Buildings and facilities 

 The entrance building has a reception with a small shop and the exhibit hall with a palm museum. Offices are located on the upper floor. A tower with a spiral staircase and an elevator links the entrance with a bridge to the gardens.
 The octagon, El Octógono, is a half-sunken shade house of 2.300 m², designed to host the most delicate species. It contains a dense display of tropical plants, crossed by winding paths, streams, bridges, and waterfalls.
 The Ethnographical Palm Museum is a semisubterranean structure, partly covered in vegetation. This building is unfinished and still closed. It will host the existing collection of palm-related objects and dry specimens, lecture room.

Living collections 

As of 2016, the plant collection includes at least 1853 plant taxa, with focus on island floras. 420 plant taxa are in the IUCN red list: 73 are critically endangered and 2 extinct in the wild.

The palm collection has 573 taxa. 163 are represented by at least one adult. 192 taxa are in the IUCN red list and 38 of them are critically endangered; 42 "IUCN palms" reached the adult stage.

Other well-represented families are Amaryllidaceae, Asparagaceae, Apocynaceae, Bromeliaceae, Fabaceae,  Malvaceae and Moraceae.

-.-.-

▶ WRITTEN PROBLEM 1: In the garden passage, list every plant family named as well represented in the collections besides palms.
▶ WRITTEN PROBLEM 2: Summarize the garden passage in two sentences.
▶ WRITTEN PROBLEM 3: Extend the garden passage, picking up after its final sentence.
The records that follow the garden passage aren't needed for any of this work.

▶ ENTRIES PROVIDED:

-.-.-

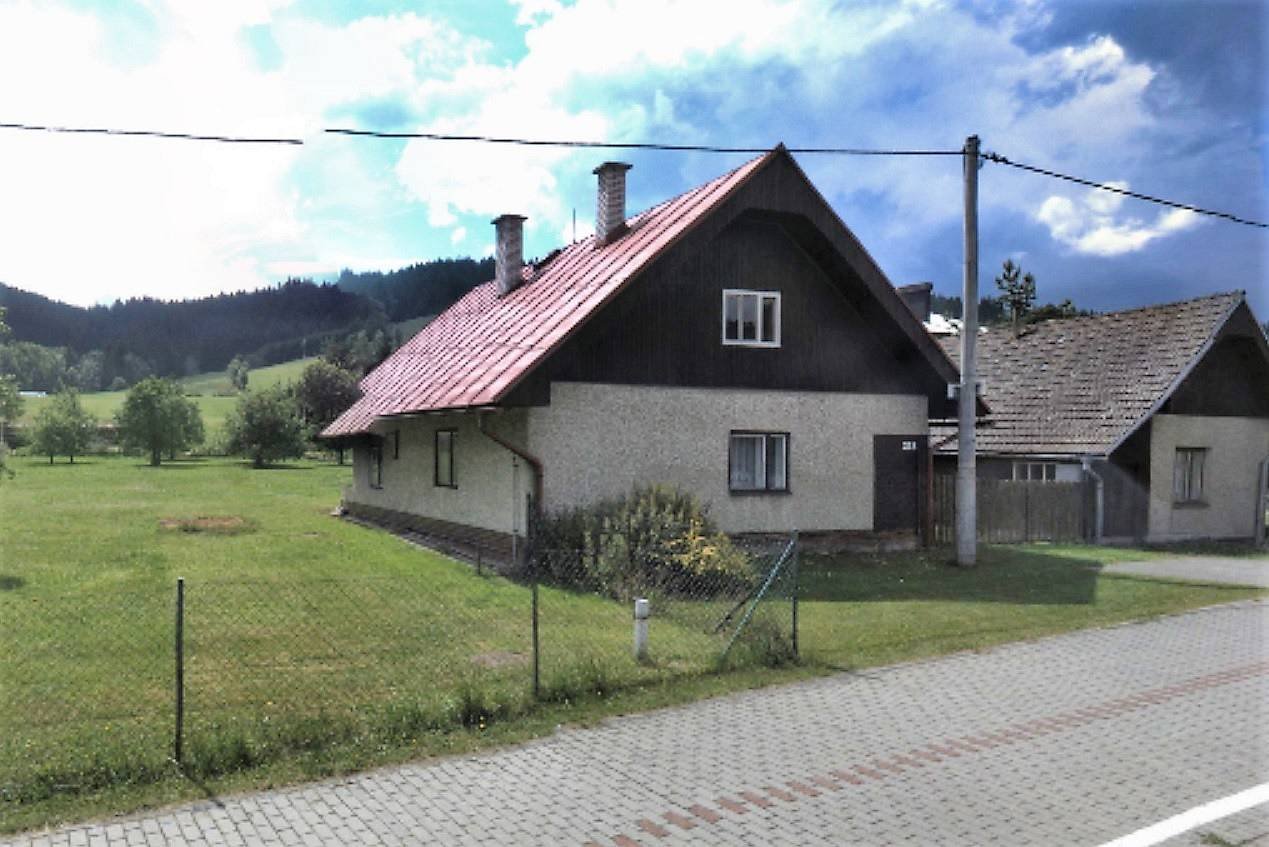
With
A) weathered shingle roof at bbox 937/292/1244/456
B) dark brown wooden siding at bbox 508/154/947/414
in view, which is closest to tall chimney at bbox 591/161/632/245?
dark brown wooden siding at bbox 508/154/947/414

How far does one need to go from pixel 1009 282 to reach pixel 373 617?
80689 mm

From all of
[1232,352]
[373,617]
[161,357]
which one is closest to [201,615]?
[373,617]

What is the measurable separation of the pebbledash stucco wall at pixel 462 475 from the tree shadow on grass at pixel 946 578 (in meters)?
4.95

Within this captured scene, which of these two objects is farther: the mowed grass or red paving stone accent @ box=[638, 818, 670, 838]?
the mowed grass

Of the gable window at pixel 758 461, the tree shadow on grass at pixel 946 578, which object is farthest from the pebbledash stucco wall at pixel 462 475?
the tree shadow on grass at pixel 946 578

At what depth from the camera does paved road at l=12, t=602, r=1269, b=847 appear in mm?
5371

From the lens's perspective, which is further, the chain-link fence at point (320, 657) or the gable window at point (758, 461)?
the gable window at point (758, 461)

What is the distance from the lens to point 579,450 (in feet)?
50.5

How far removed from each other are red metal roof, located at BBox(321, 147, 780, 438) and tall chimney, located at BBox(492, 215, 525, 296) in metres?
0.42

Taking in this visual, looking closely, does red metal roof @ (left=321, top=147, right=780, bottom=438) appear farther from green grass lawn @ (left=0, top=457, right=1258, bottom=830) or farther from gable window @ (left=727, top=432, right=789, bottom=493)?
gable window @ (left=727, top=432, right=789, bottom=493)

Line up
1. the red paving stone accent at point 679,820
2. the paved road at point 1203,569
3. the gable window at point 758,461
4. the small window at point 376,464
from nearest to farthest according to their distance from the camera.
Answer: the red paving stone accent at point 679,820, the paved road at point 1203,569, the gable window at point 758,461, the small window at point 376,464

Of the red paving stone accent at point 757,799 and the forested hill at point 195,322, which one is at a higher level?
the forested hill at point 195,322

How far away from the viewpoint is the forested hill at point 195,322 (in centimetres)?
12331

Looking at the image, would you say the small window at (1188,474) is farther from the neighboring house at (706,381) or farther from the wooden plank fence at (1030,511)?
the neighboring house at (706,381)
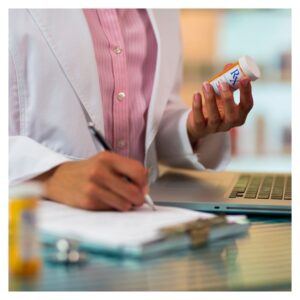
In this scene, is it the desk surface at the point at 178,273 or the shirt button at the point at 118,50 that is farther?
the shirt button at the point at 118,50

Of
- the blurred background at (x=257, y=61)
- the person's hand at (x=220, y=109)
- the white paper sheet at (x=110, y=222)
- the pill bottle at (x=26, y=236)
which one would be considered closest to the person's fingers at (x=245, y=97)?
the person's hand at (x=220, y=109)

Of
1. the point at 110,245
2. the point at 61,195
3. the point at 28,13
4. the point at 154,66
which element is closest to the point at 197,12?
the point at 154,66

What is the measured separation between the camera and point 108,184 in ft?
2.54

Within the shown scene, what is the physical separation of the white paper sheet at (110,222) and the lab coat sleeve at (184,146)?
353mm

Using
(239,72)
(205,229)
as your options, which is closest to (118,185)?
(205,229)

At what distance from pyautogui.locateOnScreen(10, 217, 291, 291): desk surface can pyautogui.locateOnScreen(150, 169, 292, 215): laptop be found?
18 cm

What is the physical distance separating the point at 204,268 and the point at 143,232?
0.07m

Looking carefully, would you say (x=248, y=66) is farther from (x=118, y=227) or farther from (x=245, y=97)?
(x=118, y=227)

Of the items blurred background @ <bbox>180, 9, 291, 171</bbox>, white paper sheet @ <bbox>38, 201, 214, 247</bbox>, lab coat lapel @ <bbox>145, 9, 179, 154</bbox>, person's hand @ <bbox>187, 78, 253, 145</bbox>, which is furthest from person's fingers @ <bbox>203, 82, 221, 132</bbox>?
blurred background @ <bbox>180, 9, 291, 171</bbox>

-.-.-

▶ EXERCISE OUTPUT 1: Amaryllidaceae, Asparagaceae, Apocynaceae, Bromeliaceae, Fabaceae, Malvaceae, Moraceae

▶ EXERCISE OUTPUT 2: The garden's buildings include an entrance building with a reception, shop, exhibit hall, and offices, a half-sunken octagonal shade house with a dense display of tropical plants, and an Ethnographical Palm Museum that is unfinished and still closed. As of 2016, the living collections held at least 1853 plant taxa focused on island floras, including 573 palm taxa, with 420 plant taxa overall on the IUCN red list.

▶ EXERCISE OUTPUT 3:
The collection focuses on palms from islands and the Caribbean species are the most represented.  The collection of Thrinax, Coccothrinax and Hemithrinax is one of the most complete in the world, as it proceeds from numerous field expeditions and collaborations with botanical gardens in the Caribbean, especially with La Habana, Cienfuegos and Las Tunas in Cuba, the Montgomery Botanical Center in Miami and the Jardín Botánico Nacional de Santo Domingo.

Some taxa are grown in sufficient number to allow ex situ seed production of IUCN species. An outstanding case is Coccothrinax borhidiana, which is a slow and critically endangered species, represented in the palmetum by 17 specimens germinated in 1996, now fruiting in the Caribbean section.

Biogeographical sections 

The surface of the hill is divided in "biogeographical sections", in order to host the palm flora from different areas of the world. They are variable in size between 1.000 and 20.000 m². Some sections are landscaped with hills, streams, ponds or waterfalls. Sections are listed below with some of the most significant species represented.
 Thermophilous scrub of the Canary Islands: Anaga. This is the large North-facing slope of the hill, planted with the local flora native to the neighbouring mountain chain of Anaga. There are all types of native species, including narrow endemics and native trees, and abundant Canary Islands date palms, Phoenix canariensis. 
 Madagascar. This large section includes a wide pond with mangroves and Typhonodorum lindleyanum.  A large group of Bismarckia nobilis tower above the rest. Remarkable palms are the large group of Ravenea xerophila grown in a rockery and three Tahina spectabilis, there are different Ravenea, Beccariophoenix, and Dypsis species .An adult baobab sown in 1996, Adansonia za, grows by the lake, and other endemic trees have been planted in the area, such as Delonix species.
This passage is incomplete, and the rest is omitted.